* Text block:
## Start

Annie is called to Atreus’s office a week later. He outlines his decision for Lee and asks for Annie’s input; Annie agrees he should do it yet feels apologetic toward Lee. A day before the meeting Julia set in her letter, Atreus calls Lee to his office. He tasks Lee with a mission to prove he’s trustworthy: Take Pallor and meet with Julia as she wishes but return with the heads of her and her dragon, or don’t come back at all.
In a flashback, it’s revealed that the night Atreus killed Leon’s family, the order he gave to his soldier was not to take the boy to safety as Lee has always believed, but to take him into the hallway and slit his throat.
In the present day, Annie visits Lee in the cell he’s being held in. After spending a night together where they simply lie in each other’s arms and avoid speaking about the horrors to come, they prepare to face the day ahead. When Lee looks at Annie with longing as she rises to leave, she kisses him. Shortly after Annie leaves, Atreus comes to collect Lee. Lee is armed, and Atreus agrees to wait for him at Pytho’s Keep. Annie receives a message from the ministry that claims her presence is not needed on the Keep. Lee and Pallor arrive first at the Riversource. When Julia and Erinys arrive, they understand Lee is not willing to join their cause and prepare for battle. When afforded a killing shot, Lee takes it.
Meanwhile, Power discusses Atreus with Annie. He doesn’t believe Atreus is “willing to forgive the facts because of the feelings” (391). Power believes Atreus’s new system is not that anyone can be worthy, but about proving the dragonborn aren’t anymore. With this realization, Annie wakes the others to join her at Pytho’s Keep against the ministry’s orders. Annie sends Cor and Crissa to summon General Holmes and Miranda Hane. Annie asks Lotus to escort her to the home of Dora Mithrides—the honorary alderman on the Janiculum Council and wealthiest of Atreus’s supporters. Annie requests Dora come with her to Pytho’s Keep.

## End

* Listed entries:
## Start

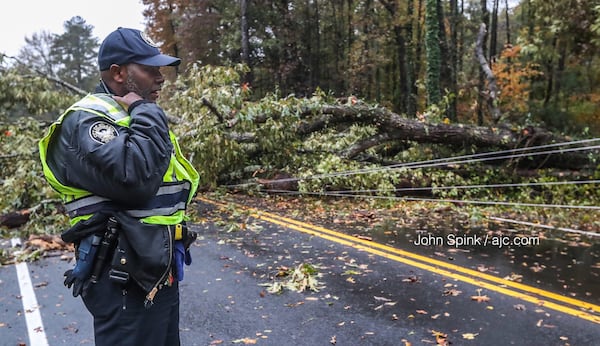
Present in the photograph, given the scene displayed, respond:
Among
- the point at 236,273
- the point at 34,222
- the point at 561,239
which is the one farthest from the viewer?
the point at 34,222

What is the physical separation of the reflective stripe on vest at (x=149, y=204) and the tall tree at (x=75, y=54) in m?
43.5

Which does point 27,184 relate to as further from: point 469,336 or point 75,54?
point 75,54

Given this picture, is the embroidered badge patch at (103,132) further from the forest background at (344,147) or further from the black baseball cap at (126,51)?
the forest background at (344,147)

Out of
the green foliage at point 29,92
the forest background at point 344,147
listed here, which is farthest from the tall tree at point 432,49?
the green foliage at point 29,92

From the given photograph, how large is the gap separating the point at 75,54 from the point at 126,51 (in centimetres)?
4610

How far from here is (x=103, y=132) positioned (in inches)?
65.8

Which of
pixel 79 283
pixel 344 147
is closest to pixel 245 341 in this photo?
A: pixel 79 283

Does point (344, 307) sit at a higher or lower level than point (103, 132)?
lower

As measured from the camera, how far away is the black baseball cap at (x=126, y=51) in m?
1.84

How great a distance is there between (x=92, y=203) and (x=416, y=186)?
7683 mm

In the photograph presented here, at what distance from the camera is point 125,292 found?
1754mm

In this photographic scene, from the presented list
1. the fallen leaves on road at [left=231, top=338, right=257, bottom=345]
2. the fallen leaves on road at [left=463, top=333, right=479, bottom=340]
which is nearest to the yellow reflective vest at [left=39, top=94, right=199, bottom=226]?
the fallen leaves on road at [left=231, top=338, right=257, bottom=345]

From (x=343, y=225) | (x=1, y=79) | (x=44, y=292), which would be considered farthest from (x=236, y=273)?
(x=1, y=79)

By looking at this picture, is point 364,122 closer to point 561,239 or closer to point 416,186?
point 416,186
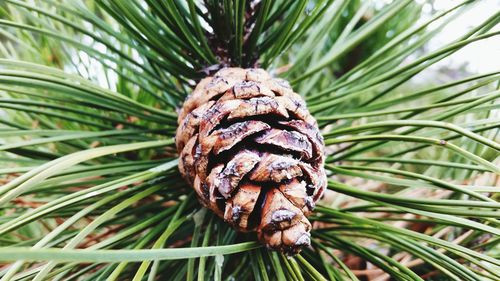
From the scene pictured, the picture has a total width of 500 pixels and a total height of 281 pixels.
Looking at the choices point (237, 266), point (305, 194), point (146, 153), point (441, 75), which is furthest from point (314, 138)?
point (441, 75)

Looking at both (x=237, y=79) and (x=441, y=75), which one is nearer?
(x=237, y=79)

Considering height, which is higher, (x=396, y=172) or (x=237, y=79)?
(x=237, y=79)

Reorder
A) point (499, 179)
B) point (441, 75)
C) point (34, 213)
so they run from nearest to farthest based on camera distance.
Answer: point (34, 213)
point (499, 179)
point (441, 75)

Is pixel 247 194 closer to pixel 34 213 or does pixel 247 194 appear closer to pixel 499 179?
pixel 34 213

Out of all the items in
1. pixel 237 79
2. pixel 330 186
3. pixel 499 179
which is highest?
pixel 237 79

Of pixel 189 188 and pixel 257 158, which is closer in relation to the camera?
pixel 257 158

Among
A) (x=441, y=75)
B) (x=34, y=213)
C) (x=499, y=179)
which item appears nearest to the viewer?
(x=34, y=213)
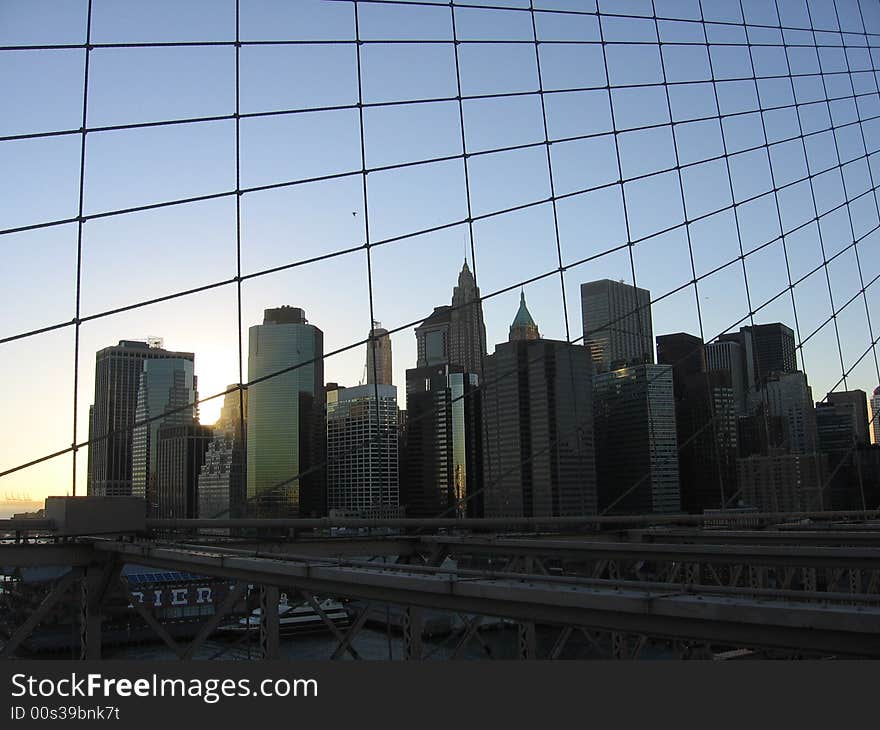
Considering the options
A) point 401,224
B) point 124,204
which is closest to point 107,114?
point 124,204

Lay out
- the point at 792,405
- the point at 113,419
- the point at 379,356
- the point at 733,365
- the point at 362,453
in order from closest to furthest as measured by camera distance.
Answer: the point at 113,419 < the point at 362,453 < the point at 379,356 < the point at 733,365 < the point at 792,405

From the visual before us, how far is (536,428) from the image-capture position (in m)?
15.8

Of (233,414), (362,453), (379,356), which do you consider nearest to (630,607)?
(233,414)

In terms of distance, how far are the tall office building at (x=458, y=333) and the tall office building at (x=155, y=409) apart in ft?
13.1

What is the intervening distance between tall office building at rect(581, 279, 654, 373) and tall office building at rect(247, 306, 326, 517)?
6773 millimetres

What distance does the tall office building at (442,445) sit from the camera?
44.0 feet

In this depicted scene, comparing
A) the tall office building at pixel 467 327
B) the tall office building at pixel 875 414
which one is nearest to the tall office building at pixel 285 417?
the tall office building at pixel 467 327

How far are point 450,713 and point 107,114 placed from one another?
9.02 m

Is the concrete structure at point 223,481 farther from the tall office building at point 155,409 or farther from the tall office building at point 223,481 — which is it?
the tall office building at point 155,409

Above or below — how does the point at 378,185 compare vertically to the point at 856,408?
above

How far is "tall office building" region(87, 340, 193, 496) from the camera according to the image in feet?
32.8

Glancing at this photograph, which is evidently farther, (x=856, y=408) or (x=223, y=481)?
(x=856, y=408)

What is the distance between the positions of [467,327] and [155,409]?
18.9 ft

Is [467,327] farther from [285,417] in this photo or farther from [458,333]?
[285,417]
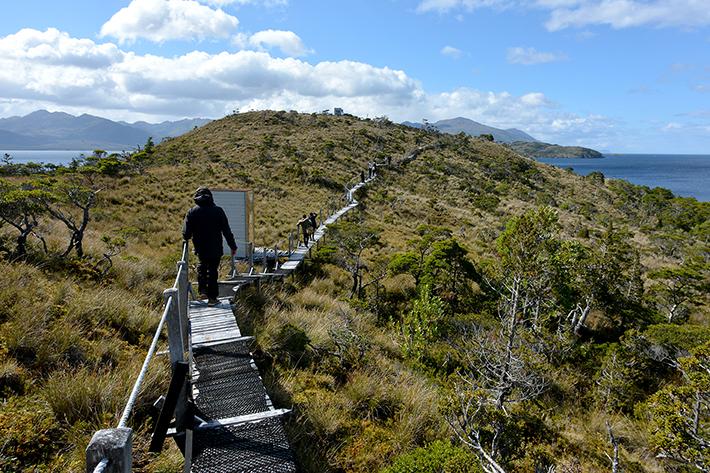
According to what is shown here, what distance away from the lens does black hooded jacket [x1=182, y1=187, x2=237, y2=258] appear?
6.02 metres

## End

* Tasks:
- 1) Reproduce the plot summary from "Annie is called" to "back at all.".
- 2) Continue the plot summary from its last sentence.

* Per-task outputs:
- 1)
Annie is called to Atreus’s office a week later. He outlines his decision for Lee and asks for Annie’s input; Annie agrees he should do it yet feels apologetic toward Lee. A day before the meeting Julia set in her letter, Atreus calls Lee to his office. He tasks Lee with a mission to prove he’s trustworthy: Take Pallor and meet with Julia as she wishes but return with the heads of her and her dragon, or don’t come back at all.

- 2)
Holmes, Hane, and Mithrides are suspicious at the sight of Atreus at Pytho’s Keep with a retinue of soldiers, waiting for Lee to return. When Lee does, he presents the proof of Julia’s death despite his devastation. He reveals his true identity to the gathered witnesses and renounces it in order to prove his loyalty to Callipolis. Lee’s station as a Guardian is reinstated, but when he is offered Firstrider back, he instead insists the role remain with Annie.
In a flashback, the soldier tasked with ending Lee’s life instead tends to the boy’s wounds, takes him to an orphanage, and leaves him with the name Lee. He then retires to live a quiet life retired from the military.
In the present day, Annie becomes situated in her role as Firstrider. She schedules a meeting with General Holmes to discuss returning Julia Stormscourge’s body to New Pythos and a meeting with Miranda Hane to discuss the propaganda necessary to ensure Lee’s reinstatement in the corps. Annie receives a message from Dora Mithrides inviting her to tea. Mithrides warns Annie that Lee threatens everything Atreus is trying to build, and that Lee’s actions have shaken Atreus. Mithrides also shows interest in Annie and Lee’s futures in leadership.
This concluding section includes most of the novel’s climactic action and a subtle resolution that acts as an open ending for the series’ continuation in the sequel. A flashback in the first chapter of this section contains the following statement spoken by childhood Lee: “I know you think the people who used to have the dragons were bad […] But what if the new people are bad, too?” (309). Though Annie claims they will have the dragons and they will be able to make the rules, it is clear in the present that this is not the black-and-white case they believed it to be in childhood. Forced to use their dragons to torture noncompliers when collecting resources to prepare for the famine, Annie says to Duck, “We’re monsters, even if they call us something else” (323). Even from Lee’s perspective, Julia’s earlier words repeat in his head, “You believe his regime is better than what came before? […] Wake up” (317). As much as he tries to convince himself that this crisis and their national need justify their means, Lee cannot see past the repetition of past wrongs.
Acceptance Over Revenge is evidenced in the climax when Lee is ordered to kill Julia, the leader of the Pythian resistance and his own kin. Instead of using the opportunity to avenge his family’s death by siding with her against the new regime, Lee chooses to carry out the mission, thereby solidifying his acceptance of his role in Atreus’s society and rejecting the path of revenge. His acceptance goes to even further extremes when he rejects the position of Firstrider when it is returned to him. Instead, Lee gives the honor to Annie, whom he believes deserves it more than anyone else.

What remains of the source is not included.